Even their northeast London studio, where they make nearly all their samples, is a testament to their ethic and aesthetic: It’s home to a sea of cutting tables, sewing machines and mood boards, but also filled with cognac-colored mid-century modern furniture and tree-trunk stools made by the Italian furniture designer Martino Gamper, in primary crayon tones.
For spring 2016, they used cotton and French lace for the first time, working smocking and ruffle details and embellishments onto their lean silhouettes. They get a buzz out of putting a new spin on traditional materials and techniques.
“Nostalgic for us is never about nostalgia. It’s about identifying things that are still existing, that have a culture and history and turning them into something totally relevant for the woman of nowadays,” said de Vos.
So adamant are they about pushing their designs into new territory that prints now represent about 30 percent of the collection, down from 100 percent.
“It is exciting to see them evolve now and work their art in a different way while still staying true to their DNA,” Mittal said. “They have enormous potential and I am excited to support them to take the brand to the next level. We are in their midst of building our team, which is an important next step.”

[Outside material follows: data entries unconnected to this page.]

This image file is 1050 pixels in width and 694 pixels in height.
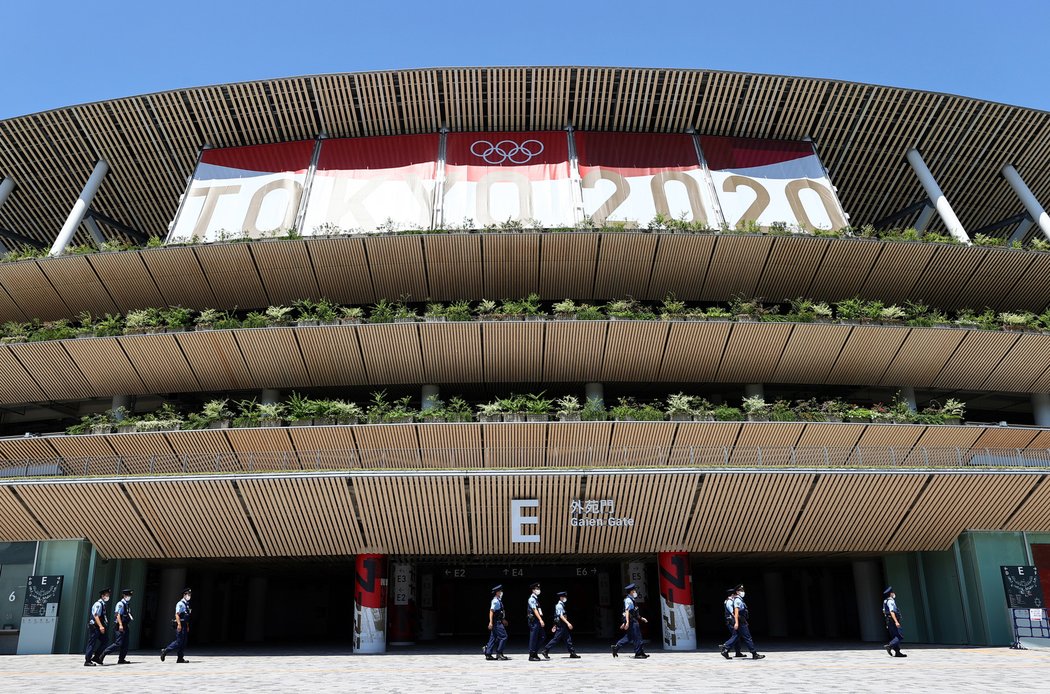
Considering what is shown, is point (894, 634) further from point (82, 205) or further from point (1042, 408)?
point (82, 205)

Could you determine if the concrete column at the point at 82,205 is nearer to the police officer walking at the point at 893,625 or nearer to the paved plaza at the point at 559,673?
the paved plaza at the point at 559,673

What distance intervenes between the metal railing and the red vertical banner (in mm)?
2723

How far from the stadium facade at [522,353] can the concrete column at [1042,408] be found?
123 centimetres

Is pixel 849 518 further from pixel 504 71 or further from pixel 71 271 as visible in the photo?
pixel 71 271

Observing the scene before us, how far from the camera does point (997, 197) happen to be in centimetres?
3300

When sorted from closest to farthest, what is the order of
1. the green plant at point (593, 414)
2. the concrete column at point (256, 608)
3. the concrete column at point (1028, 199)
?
1. the green plant at point (593, 414)
2. the concrete column at point (1028, 199)
3. the concrete column at point (256, 608)

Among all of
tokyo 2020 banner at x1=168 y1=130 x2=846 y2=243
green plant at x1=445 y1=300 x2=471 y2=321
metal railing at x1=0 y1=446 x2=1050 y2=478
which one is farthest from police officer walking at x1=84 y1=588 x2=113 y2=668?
tokyo 2020 banner at x1=168 y1=130 x2=846 y2=243

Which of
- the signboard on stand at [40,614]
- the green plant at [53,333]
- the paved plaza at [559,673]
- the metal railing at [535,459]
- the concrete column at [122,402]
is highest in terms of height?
the green plant at [53,333]

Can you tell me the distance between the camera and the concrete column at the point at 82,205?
93.6ft

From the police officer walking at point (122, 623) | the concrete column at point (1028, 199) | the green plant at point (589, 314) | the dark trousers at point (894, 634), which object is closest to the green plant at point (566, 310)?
the green plant at point (589, 314)

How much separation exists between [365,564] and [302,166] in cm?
1615

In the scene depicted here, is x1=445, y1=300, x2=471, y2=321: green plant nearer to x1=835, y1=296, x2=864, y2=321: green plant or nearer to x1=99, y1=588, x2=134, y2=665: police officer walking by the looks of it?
x1=99, y1=588, x2=134, y2=665: police officer walking

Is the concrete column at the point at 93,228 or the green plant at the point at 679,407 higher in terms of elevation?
the concrete column at the point at 93,228

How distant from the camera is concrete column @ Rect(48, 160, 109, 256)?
28.5 meters
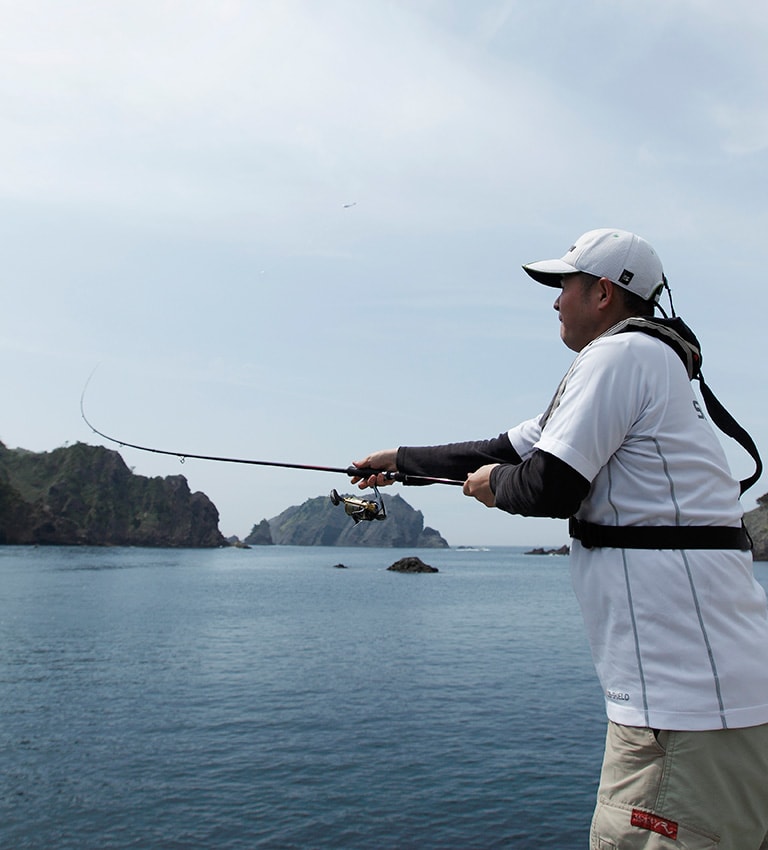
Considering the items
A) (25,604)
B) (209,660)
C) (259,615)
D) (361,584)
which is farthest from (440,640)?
(361,584)

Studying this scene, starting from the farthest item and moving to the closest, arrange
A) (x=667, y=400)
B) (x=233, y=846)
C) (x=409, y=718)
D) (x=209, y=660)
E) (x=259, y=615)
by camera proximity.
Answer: (x=259, y=615) < (x=209, y=660) < (x=409, y=718) < (x=233, y=846) < (x=667, y=400)

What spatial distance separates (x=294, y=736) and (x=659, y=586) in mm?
22089

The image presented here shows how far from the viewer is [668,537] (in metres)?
2.62

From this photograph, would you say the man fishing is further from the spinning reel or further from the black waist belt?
the spinning reel

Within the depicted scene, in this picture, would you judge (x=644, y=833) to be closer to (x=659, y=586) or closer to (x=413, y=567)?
(x=659, y=586)

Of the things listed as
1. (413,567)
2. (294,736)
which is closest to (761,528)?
(413,567)

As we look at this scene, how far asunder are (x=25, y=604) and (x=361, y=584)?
4703 cm

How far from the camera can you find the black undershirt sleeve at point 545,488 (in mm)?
2654

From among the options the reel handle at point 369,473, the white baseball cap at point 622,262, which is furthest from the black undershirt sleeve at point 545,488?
the reel handle at point 369,473

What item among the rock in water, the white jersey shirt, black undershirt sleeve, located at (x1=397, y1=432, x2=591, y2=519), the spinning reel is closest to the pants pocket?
the white jersey shirt

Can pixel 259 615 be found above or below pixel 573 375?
below

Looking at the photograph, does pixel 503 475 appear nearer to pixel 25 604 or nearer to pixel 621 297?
pixel 621 297

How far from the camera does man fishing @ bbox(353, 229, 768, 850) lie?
99.7 inches

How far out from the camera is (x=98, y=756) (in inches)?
837
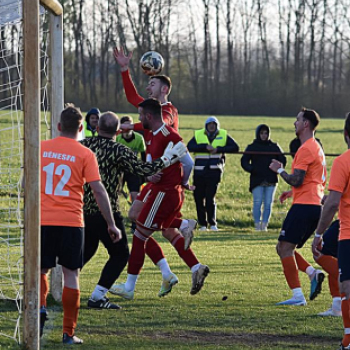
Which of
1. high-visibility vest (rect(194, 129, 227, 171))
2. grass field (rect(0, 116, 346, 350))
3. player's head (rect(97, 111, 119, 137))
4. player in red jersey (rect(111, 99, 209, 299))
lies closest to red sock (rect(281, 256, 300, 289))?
grass field (rect(0, 116, 346, 350))

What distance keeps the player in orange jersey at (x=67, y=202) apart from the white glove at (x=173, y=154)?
1.36 m

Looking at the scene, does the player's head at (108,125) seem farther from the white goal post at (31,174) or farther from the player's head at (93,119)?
the player's head at (93,119)

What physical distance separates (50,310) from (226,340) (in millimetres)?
1997

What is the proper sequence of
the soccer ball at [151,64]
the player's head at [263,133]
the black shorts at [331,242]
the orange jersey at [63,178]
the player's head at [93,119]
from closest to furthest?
1. the orange jersey at [63,178]
2. the black shorts at [331,242]
3. the soccer ball at [151,64]
4. the player's head at [93,119]
5. the player's head at [263,133]

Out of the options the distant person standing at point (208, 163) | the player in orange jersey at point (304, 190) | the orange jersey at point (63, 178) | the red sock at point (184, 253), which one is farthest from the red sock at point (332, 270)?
the distant person standing at point (208, 163)

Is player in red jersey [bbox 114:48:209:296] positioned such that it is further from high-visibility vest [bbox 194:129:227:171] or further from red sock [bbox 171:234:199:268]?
high-visibility vest [bbox 194:129:227:171]

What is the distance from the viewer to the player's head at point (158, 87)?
8875 millimetres

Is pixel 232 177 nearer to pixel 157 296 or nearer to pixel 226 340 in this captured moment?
pixel 157 296

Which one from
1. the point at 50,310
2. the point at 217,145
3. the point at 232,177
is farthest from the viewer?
the point at 232,177

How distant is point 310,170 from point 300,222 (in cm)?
54

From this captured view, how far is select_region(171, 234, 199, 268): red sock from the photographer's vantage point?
8703 millimetres

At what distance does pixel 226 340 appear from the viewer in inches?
260

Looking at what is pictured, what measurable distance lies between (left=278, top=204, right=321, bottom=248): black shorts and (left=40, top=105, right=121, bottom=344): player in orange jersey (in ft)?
8.35

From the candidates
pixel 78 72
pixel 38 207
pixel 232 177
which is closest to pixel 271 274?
pixel 38 207
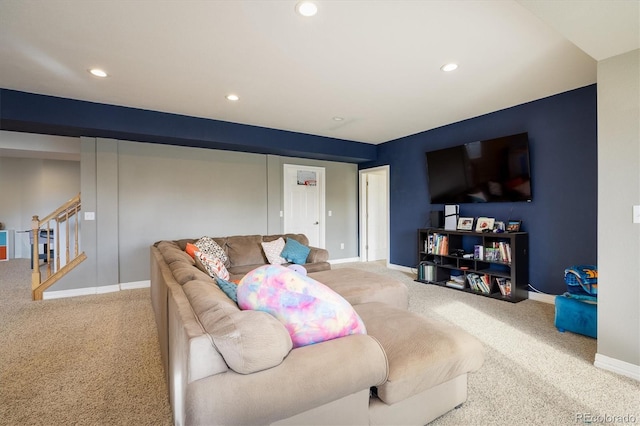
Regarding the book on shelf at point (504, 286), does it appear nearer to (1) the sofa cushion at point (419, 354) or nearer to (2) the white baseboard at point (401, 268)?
(2) the white baseboard at point (401, 268)

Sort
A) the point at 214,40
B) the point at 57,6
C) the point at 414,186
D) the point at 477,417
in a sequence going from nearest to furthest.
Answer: the point at 477,417, the point at 57,6, the point at 214,40, the point at 414,186

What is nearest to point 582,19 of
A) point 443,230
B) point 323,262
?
point 443,230

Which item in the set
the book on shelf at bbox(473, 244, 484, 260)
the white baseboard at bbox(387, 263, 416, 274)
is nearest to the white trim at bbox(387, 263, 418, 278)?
the white baseboard at bbox(387, 263, 416, 274)

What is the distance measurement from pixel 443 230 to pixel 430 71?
238cm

Indeed, the designers are looking to beef up their management team, and are currently looking for a managing director. “We definitely need more support on the business side,” said de Vos.
Stylebop’s Yavari said Peter Pilotto is not a brand to be pigeonholed, and points to the “fluid fabrics, fresh silhouettes, the softer feminine details that amply showcased their expert tailoring skills,” for spring.
There’s little doubt more spoils await these two princes of print.